- **DIRECTION A**: In the forum thread, which politicians does one participant say are not far right?
- **DIRECTION B**: Summarize the forum thread in two sentences.
- **DIRECTION C**: Write the next part of the forum thread, picking up after its final post.

- **PAGE EXCERPT**:
=-=-=-=-=

U.S. Caves to Iranian Demands

You obviously don't know what is the Left. Someone like Elisabeth Warren barely qualifies as a moderate leftist, a social-democrat, like Tony Blair was and like Matteo Renzi is.
If you wanna know what true hard-left is, look at what Alexis Tsipras ran on

Depends on who you're talking about. Guys such as Scott Walker, Rand Paul, Jeb Bush or Marco Rubio aren't far right. But people such as Ted Cruz or Mike Huckabee are.

I don't know who you think you are, but you are a Frenchman telling me an American what the political dynamic in my country is like. Some god damn euro socialist singing the praises of people like Warren and Obama as mainstream, all the while condemning every republican that is the slightest bit conservative. Kindly go fuck yourself. Is that rude enough for you?
 
Kindly go fuck yourself. Is that rude enough for you?
No. You forgot to tell me that I had to use broken glass in the process...

The problem is that you guys never had a real Left. So you don't have a clue about what the Left actually is.
The whole US political spectruum is Right-centered : What you call Center is actually Right", what you call the Center-Left is indeed Center-Right, what you call Right is Far-Right, etc...
And this is how a social-democrat like Warren is labelled "Far-Left" :facepalm:
 
No. You forgot to tell me that I had to use broken glass in the process...

The problem is that you guys never had a real Left. So you don't have a clue about what the Left actually is.
The whole US political spectruum is Right-centered : What you call Center is actually Right", what you call the Center-Left is indeed Center-Right, what you call Right is Far-Right, etc...
And this is how a social-democrat like Warren is labelled "Far-Left" :facepalm:
No dipshit, we have a constitution and THAT dictates what is considered far left or far right policies and ideology. You see, it really is very simple, if you are all about wealth redistribution, reducing private property rights and legislation through executive fiat then you probably are a leftist. The political left that we experience here is plenty enough to know we don't need to delve further into old Europe socialism or left wing ideology that you adhere to.

To draw an analogy, you could put a Cessna engine into a Piper aircraft. But you can't put one in a F-15 that is used to being powered by a Pratt and Whitney turbofan. You (France) are the Cessna, We (America) are the F-15. Glad we had this little talk.

=-=-=-=-=

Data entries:
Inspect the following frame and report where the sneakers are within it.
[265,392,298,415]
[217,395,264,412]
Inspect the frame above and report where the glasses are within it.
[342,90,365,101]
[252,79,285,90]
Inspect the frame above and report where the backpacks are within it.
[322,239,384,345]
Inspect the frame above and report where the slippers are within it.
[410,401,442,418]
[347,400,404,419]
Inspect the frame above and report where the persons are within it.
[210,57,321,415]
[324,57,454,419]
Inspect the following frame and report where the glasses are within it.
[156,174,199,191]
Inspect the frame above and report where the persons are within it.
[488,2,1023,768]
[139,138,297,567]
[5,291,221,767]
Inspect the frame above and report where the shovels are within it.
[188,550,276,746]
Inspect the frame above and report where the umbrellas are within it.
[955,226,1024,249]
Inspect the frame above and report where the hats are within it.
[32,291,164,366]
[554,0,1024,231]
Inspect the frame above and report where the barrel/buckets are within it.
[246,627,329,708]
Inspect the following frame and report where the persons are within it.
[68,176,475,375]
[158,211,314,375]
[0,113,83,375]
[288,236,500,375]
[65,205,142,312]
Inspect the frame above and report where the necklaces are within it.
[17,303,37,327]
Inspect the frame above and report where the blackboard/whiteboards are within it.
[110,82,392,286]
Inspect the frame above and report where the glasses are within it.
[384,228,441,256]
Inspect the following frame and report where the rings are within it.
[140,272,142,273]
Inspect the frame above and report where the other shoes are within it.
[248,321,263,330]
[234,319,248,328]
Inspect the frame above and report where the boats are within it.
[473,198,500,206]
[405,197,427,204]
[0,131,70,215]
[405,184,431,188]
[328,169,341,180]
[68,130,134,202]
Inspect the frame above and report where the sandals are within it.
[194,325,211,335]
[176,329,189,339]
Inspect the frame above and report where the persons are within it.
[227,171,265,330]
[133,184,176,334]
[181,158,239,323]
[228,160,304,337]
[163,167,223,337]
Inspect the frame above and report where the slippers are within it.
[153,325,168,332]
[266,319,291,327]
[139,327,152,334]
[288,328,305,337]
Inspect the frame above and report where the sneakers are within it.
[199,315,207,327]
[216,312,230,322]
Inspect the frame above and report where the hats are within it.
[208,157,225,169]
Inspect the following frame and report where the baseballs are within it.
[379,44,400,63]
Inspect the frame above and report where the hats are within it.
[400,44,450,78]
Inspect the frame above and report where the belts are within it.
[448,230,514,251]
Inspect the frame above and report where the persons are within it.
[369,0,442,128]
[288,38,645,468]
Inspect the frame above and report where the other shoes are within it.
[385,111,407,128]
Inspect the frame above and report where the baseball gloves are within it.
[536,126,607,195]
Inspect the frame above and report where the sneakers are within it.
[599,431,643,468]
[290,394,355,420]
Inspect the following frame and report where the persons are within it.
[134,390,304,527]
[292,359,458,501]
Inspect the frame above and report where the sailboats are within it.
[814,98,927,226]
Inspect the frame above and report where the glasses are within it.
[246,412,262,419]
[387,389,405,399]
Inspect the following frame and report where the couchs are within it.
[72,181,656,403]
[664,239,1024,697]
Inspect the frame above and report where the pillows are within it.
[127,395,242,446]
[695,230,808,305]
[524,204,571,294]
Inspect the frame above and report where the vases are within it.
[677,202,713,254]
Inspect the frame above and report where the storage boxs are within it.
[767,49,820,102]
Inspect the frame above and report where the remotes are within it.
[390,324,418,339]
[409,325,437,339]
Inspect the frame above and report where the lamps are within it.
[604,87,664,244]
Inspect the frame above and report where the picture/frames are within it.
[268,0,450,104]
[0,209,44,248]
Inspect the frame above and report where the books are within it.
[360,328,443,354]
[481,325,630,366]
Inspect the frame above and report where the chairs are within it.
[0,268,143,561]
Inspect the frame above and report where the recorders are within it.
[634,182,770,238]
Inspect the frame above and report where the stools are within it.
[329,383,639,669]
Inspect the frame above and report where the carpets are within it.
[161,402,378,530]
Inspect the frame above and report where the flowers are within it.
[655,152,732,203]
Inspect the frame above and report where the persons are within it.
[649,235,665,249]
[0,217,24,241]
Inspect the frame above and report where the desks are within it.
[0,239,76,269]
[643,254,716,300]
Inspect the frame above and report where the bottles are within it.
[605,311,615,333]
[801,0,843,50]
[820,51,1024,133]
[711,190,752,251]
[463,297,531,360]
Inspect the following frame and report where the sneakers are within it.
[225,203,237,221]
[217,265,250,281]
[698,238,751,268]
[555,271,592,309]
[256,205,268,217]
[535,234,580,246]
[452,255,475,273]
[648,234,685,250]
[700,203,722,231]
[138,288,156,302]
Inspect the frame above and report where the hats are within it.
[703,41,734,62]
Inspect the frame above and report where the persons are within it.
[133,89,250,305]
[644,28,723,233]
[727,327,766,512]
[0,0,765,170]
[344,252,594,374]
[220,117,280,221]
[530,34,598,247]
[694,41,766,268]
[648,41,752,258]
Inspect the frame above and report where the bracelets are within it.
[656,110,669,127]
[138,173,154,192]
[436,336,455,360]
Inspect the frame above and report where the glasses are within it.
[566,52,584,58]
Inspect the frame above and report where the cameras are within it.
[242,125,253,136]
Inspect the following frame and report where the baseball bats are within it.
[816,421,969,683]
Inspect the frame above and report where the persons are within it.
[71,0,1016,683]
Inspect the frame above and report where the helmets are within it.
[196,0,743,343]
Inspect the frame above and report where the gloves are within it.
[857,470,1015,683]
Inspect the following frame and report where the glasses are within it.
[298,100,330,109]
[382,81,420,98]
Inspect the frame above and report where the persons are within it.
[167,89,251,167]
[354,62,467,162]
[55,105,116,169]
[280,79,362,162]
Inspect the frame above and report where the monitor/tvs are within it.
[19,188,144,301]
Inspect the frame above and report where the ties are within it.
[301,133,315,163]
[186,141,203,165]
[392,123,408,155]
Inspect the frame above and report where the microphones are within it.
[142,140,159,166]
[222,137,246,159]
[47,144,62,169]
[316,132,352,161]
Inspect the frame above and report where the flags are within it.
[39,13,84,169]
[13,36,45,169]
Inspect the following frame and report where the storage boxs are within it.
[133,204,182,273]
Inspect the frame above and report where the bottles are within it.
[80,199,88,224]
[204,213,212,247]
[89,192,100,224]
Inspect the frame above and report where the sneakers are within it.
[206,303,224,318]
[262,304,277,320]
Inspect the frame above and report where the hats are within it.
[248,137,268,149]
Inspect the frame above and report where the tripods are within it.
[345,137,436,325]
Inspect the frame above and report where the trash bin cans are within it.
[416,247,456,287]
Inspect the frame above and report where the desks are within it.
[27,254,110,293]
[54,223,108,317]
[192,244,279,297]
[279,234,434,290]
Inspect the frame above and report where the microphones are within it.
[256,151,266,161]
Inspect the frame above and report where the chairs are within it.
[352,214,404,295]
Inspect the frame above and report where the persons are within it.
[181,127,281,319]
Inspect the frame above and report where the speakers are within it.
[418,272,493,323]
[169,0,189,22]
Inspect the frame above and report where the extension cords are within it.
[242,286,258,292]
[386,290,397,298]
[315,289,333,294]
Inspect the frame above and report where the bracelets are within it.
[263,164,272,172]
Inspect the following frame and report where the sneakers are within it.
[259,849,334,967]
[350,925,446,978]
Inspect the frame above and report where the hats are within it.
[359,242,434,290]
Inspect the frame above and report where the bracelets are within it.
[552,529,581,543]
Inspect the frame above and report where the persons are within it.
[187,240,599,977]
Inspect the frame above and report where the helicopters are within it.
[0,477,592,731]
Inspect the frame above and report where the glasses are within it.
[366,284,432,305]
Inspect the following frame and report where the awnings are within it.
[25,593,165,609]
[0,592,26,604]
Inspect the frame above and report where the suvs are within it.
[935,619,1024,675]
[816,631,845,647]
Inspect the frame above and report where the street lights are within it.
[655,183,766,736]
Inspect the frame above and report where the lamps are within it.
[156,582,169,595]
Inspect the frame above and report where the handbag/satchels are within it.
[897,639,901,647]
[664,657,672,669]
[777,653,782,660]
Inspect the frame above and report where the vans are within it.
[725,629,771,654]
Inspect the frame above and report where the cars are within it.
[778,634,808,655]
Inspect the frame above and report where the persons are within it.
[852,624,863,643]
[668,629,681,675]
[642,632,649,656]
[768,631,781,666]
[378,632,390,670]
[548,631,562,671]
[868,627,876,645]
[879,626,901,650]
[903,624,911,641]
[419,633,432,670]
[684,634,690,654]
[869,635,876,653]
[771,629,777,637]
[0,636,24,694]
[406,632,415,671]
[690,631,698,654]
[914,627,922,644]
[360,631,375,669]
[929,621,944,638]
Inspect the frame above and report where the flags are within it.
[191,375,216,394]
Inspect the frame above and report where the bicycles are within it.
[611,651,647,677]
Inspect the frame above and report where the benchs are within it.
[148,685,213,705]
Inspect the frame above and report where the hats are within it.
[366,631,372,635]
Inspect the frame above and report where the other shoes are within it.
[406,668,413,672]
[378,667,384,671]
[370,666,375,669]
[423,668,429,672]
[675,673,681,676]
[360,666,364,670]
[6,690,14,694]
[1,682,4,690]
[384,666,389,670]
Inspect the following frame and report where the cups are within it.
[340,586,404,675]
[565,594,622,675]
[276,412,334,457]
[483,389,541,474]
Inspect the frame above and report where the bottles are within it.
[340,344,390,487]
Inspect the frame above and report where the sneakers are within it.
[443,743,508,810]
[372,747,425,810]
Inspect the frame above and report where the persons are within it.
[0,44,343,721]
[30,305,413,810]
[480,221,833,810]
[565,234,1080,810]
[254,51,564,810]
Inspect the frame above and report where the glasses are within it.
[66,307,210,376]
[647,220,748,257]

=-=-=-=-=

- **WRITTEN ANSWER A**: Scott Walker, Rand Paul, Jeb Bush, and Marco Rubio.

- **WRITTEN ANSWER B**: One participant argues that Elisabeth Warren is only a moderate social democrat and that the whole U.S. political spectrum is centered on the right, so American labels such as "Center" and "Right" actually correspond to Right and Far-Right. An American participant rejects this, asserting that the Constitution dictates what counts as far-left or far-right ideology and comparing France to a Cessna engine and America to an F-15.

- **WRITTEN ANSWER C**:
No dipshit, we have a constitution and THAT dictates what is considered far left or far right policies and ideology. You see, it really is very simple, if you are all about wealth redistribution, reducing private property rights and legislation through executive fiat then you probably are a leftist. The political left that we experience here is plenty enough to know we don't need to delve further into old Europe socialism or left wing ideology that you adhere to.
Can you remind me which part of the U Constitution defines Far-Right and Far Left policies ? I've red the Constitution but I do not remeber of thzt featuring in it...

To draw an analogy, you could put a Cessna engine into a Piper Aircraft. But you can't put one in a F-15 that is used to being powered by a Pratt and Whitney turbofan. You (France) are the Cessna, We (America) are the F-15. Glad we had this little talk.
Ok, you're the F-15. But we're not Cessna. We're the Rafale. pilots who used to fly on F-15 would need some time to adapt but once trained on any aircraft, a great pilot could accomplish great thing on every modern aircraft, wether it's an F-18, a Rafale, a Soukhoi SU-35, etc...
 
Thank you so much. You are so inept at understanding what you have convinced yourself that you know everything about that now you have completely exposed yourself as having zero knowledge of our constitution The constitution never mentions left or right. The constitution is a guideline and the different ideologies either find themselves in line with it or completely out of kilter with it. Both the left and the right have been vindicated in their policies through its interpretation, but it was never written to favor a particular party or ideology.

No, France is not a Rafale. The Rafale does not have a surrender button.
 

Jagger69

Three lullabies in an ancient tongue
I often wonder what the draw is to this board for people like Jagger because he seems as straight laced as they come and I almost find it hard to believe he even views porn. I guess all wingnut politicians are fine as long as they are your wing nuts.

The worst part is the left seem to not even realize how far on the fringe some of their politicians are.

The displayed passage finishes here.